José Pires Fernandes, (1997, p. 24; 25) dá a seguinte ficha:

“A parede é feita no estilo Arco Gravidade, com blocos de 12 metros de extensão a montante, com juntas horizontais espaçadas de 1,5m; a ligação dos blocos é feita através de superfícies endenteadas, providas de diversos elementos (chapas de cobre, chapas de ferro e furos para a injeção de asfalto), para assegurar a vedação e tratadas posteriormente com injeções de cimento, para assegurar o monolitismo dos blocos.”

Segundo o engenheiro da CHESF, o acariense Willian Ferreira da Silva, em entrevista concedida, a edificação em Arco Gravidade da parede é raramente encontrada, existindo pouquíssimas em nosso continente.

Gargalheira está situado na bacia do Rio Piranhas, sendo um represamento do Rio Acauã, no boqueirão que lhe deu o nome. Com a graça de Deus, Gargalheira sangrou pela primeira vez no dia 20/03/1960. A última sangria começou no dia 18/02/2004 e deixou de transbordar em março do mesmo ano.

A origem do seu nome é explicada do nome gargalho, gargalo+eira, ou seja, garganta, entrada, abertura estreita, desfiladeiro, loca, buraco, passagem estreita entre duas montanhas ou entre duas serras. FERNANDES (1997, p.9) diz que “como na área onde está situada a barragem existem muitas gargalheiras, o povo passou a chamá-las no plural, o que ficará para sempre”.

Entretanto, singular explicação nos deu doutor Paulo Frassinete Bezerra, escritor acariense se assinando como Paulo Balá, através de e-mail enviado particularmente a Jesus de Miúdo:

“Ora, pois, deu de cair em minhas mãos uma revista intitulada “Diálogo Médico”- ano 18 – número 2 – maio/junho/2003, editada por “Produtos Roche Químicos e Farmacêuticos AS”, com a seguinte matéria: “Exposição. NEGRAS MEMÓRIAS. Cerca de 500 objetos, do século 18 aos dias de hoje, fazem parte da exposição Negras memórias, Memórias de negros – O Imaginário Luso-Afro-Brasileiro e a Herança da Escravidão, sob a curadoria de Emanoel Araújo […] A matéria é ilustrada com duas gravuras […] E breve nota explicativa:

“GARGALHEIRA – usada para castigar os escravos”.

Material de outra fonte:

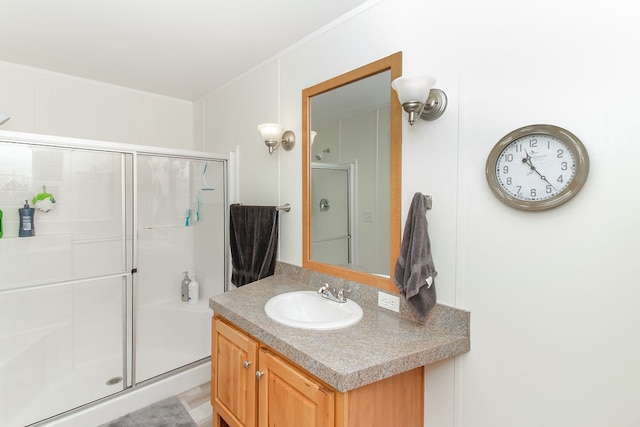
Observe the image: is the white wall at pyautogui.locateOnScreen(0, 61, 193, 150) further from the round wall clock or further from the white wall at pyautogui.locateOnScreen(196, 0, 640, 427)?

Assim, vem daí o nome do lugar com o seu verdadeiro sentido, ou seja: “gargalheira – objeto de tortura usado na escravidão” como fala o texto, conquanto ela – a escravidão – não tenha alcançado, entre nós, o significado que teve na zona canavieira. Aliás, a palavra está assentada em anotações antigas no singular, do mesmo modo como se escuta no linguajar diário até por ser vício de linguagem o de se engolir o plural das palavras.

Receba, pois, caboclo, deste já velho escrevinhador, por todo este mês de Santana que corre, fraternal abraço sertanejo.”

A estrutura deixada pelo DNOCS, no entorno da parede do açude, está sendo aproveitada como atrativo turístico. Mas tudo de forma amadora, ainda sem a preocupação de se oferecer um bom atendimento ao turista.

Faz parte das Sete Maravilhas do Seridó, em eleição realizada através de um respeitado jornal virtual, editado pela jornalista Suerda Medeiros, blog de notícias focando a região do Seridó. Em recente eleição das Sete Maravilhas do Rio Grande do Norte, foi eleito na terceira colocação. Fatos que corroboram a afirmação de Luiz da Câmara Cascudo quando, em conversa com algum amigo acariense, sempre chamava o lugar de “símbolo vivo do Seridó”.

A Serra do Pai Pedro, emprestando a sua base para a construção da parede, é um ótimo lugar para a prática de esportes radicais, tais como a escalada, trekking e rappel.

O antigo estreito, agora transformado em Gargalheira, volta a esperar pela boa vontade e pela mão do homem, para oferecer uma boa estrutura de lazer, aventura e diversão para quem visita aquela região.